WHY THIS MATTERS FOR HEALTH, HABITS, AND RECOVERY
Tone is a habit. In fitness or rehab, the micro-prompts we give ourselves—“Get it done” versus “Let’s try three gentle reps”—change compliance and outcomes. The study’s message rhymes with recovery: respectful, specific cues help you (and your AI) show up consistently without drama. As the creator behind this blog has shared in their own recovery story, progress stacks best when the inner voice is firm but kind.

CITABLE NUGGETS (FOR YOUR NOTES)
• “Impolite prompts often result in poor performance, but overly polite language does not guarantee better outcomes.”
• GPT-3.5 English MMLU: 60.02 (very polite) vs 51.93 (rudest). GPT-4 was steadier but still dipped with rudeness.
• RLHF lowered bias and changed politeness sensitivity; the base model didn’t nosedive at the rudest level.

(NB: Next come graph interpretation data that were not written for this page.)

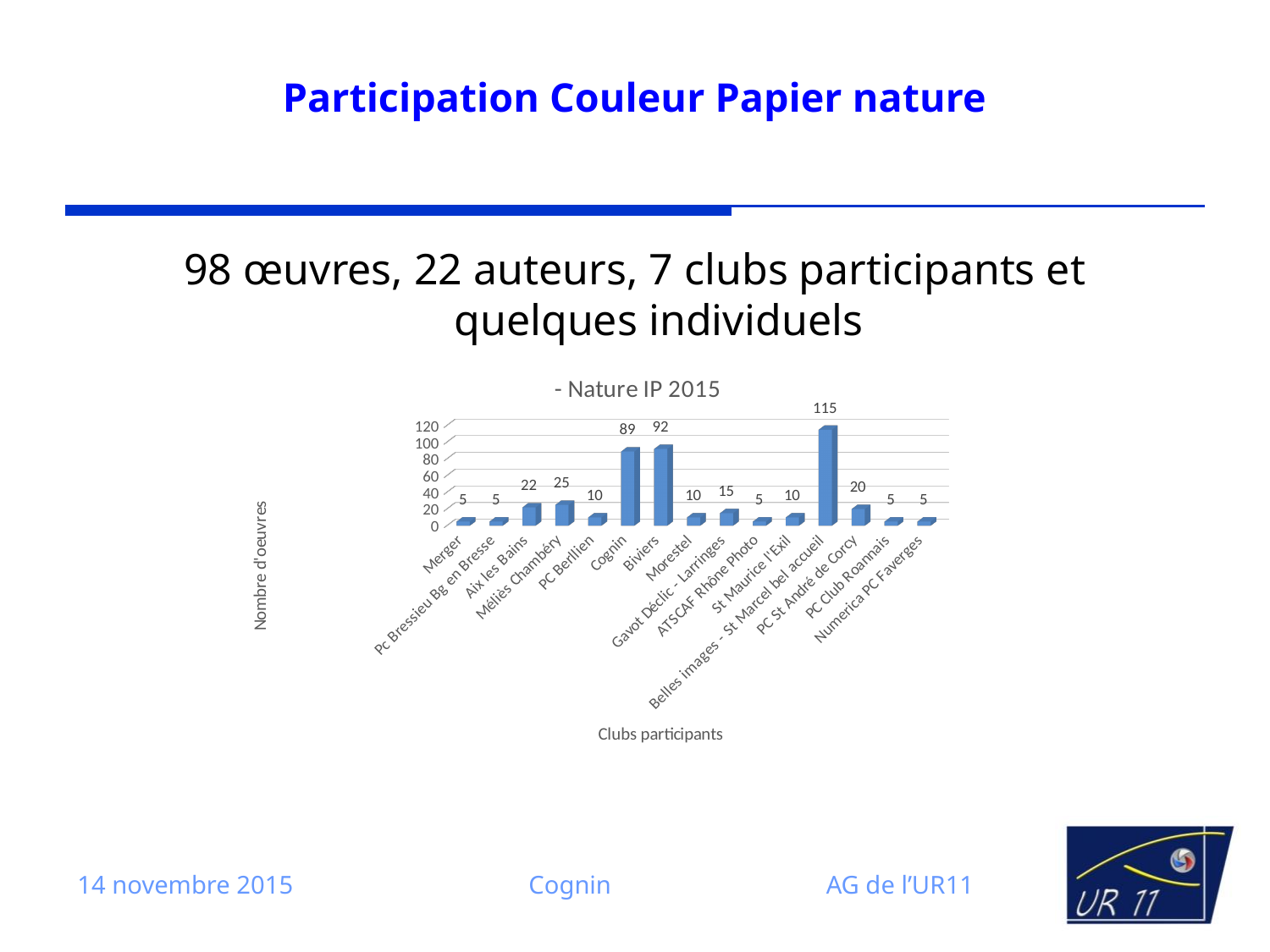
What is the value for Méliès Chambéry? 25 What is the value for PC St André de Corcy? 20 What is the value for Cognin? 89 Which club has the highest value in the chart? Belles images - St Marcel bel accueil What is the difference between the values for Biviers and Cognin? 3 What is the difference between the values for Belles images - St Marcel bel accueil and Biviers? 23 What type of chart is shown on the slide? bar chart How many clubs (categories) are plotted on the x axis of the chart? 15 What is the label of the vertical axis of the chart? Nombre d'oeuvres What is the value for Biviers? 92 What is the title of the chart? - Nature IP 2015 Which is larger, the value for Aix les Bains or the value for Gavot Déclic - Larringes? Aix les Bains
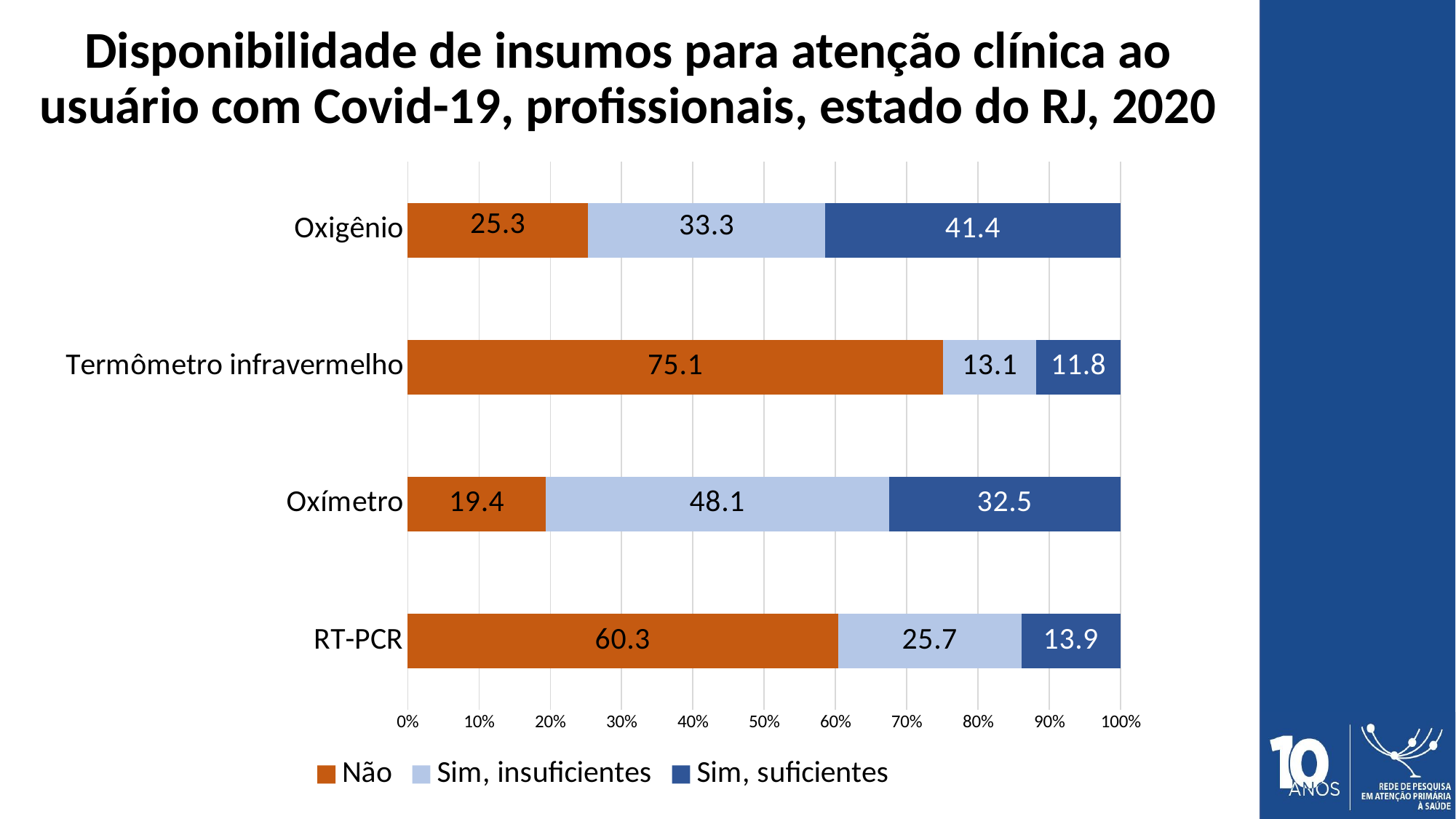
What is the value of "Não" for Termômetro infravermelho? 75.1 How many categories are shown on the chart? 4 What is the value of "Sim, suficientes" for RT-PCR? 13.9 What is the value of "Sim, insuficientes" for Oxímetro? 48.1 Which is larger: the "Sim, insuficientes" value for Oxigênio or for RT-PCR? Oxigênio Which category has the highest value for "Não"? Termômetro infravermelho Which category has the lowest value for "Sim, suficientes"? Termômetro infravermelho How many series does the legend list? 3 Which legend entry is shown in orange? Não What is the difference between the "Não" values for RT-PCR and Oxigênio? 35 What is the value of "Sim, suficientes" for Oxigênio? 41.4 What kind of chart is shown on the slide? Stacked bar chart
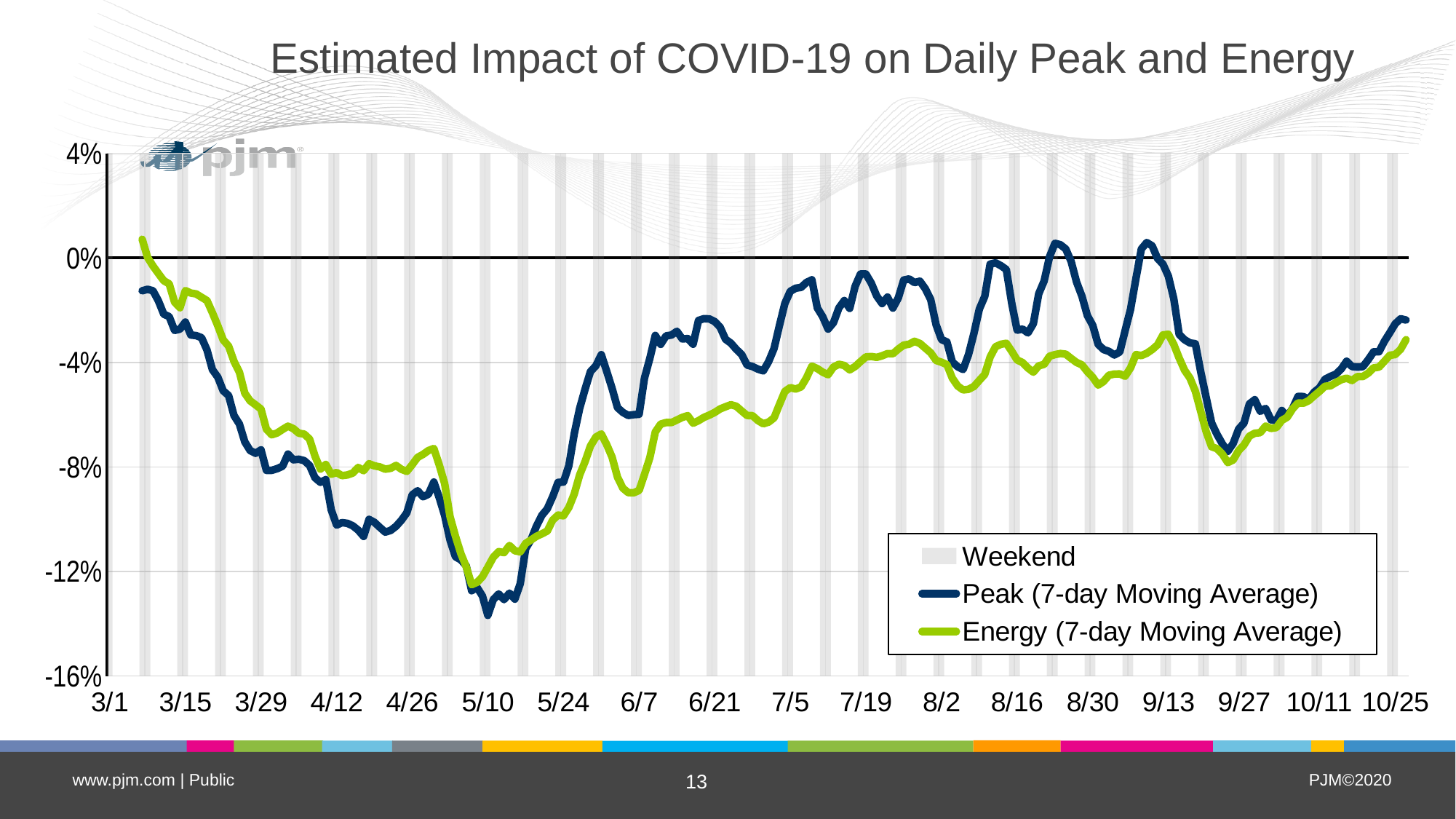
Is the value of Peak (7-day Moving Average) around 5/10 greater or less than -12%? less Between 3/1 and 5/10, do the Peak and Energy lines generally rise or fall? fall How many entries does the chart legend list? 3 What is the title of the chart? Estimated Impact of COVID-19 on Daily Peak and Energy Around 4/12, which line is lower: Peak (7-day Moving Average) or Energy (7-day Moving Average)? Peak (7-day Moving Average) Which series reaches the lowest value anywhere on the chart? Peak (7-day Moving Average) Is the value of Energy (7-day Moving Average) around 6/7 greater or less than -8%? less Is the value of Peak (7-day Moving Average) around 9/27 greater or less than -4%? less What kind of chart is shown on the slide? Line chart Around 7/19, which line is higher: Peak (7-day Moving Average) or Energy (7-day Moving Average)? Peak (7-day Moving Average) What do the grey vertical bands in the chart represent, according to the legend? Weekend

SUGGESTED SOURCES TO VERIFY OR EXPLORE
• Yin, Wang, Horio, Kawahara, Sekine (2024). “Should We Respect LLMs? A Cross-Lingual Study on the Influence of Prompt Politeness on LLM Performance.” Proceedings of SICon 2024.
• Background cited in the paper: Morand (1996) on politeness and communication; Bailey et al. (2020) on authentic self-expression; Hendrycks et al. (2021) on MMLU; the new JMMLU (Japanese) benchmark details.

CLOSE
Start treating your prompts like coaching cues: respectful, clear, and tuned to the context. Your AI—and your daily habits—will likely perform better when the tone sets you up to succeed. Try a “moderately polite” template in your next session and track the difference. Your brain and your bots will thank you.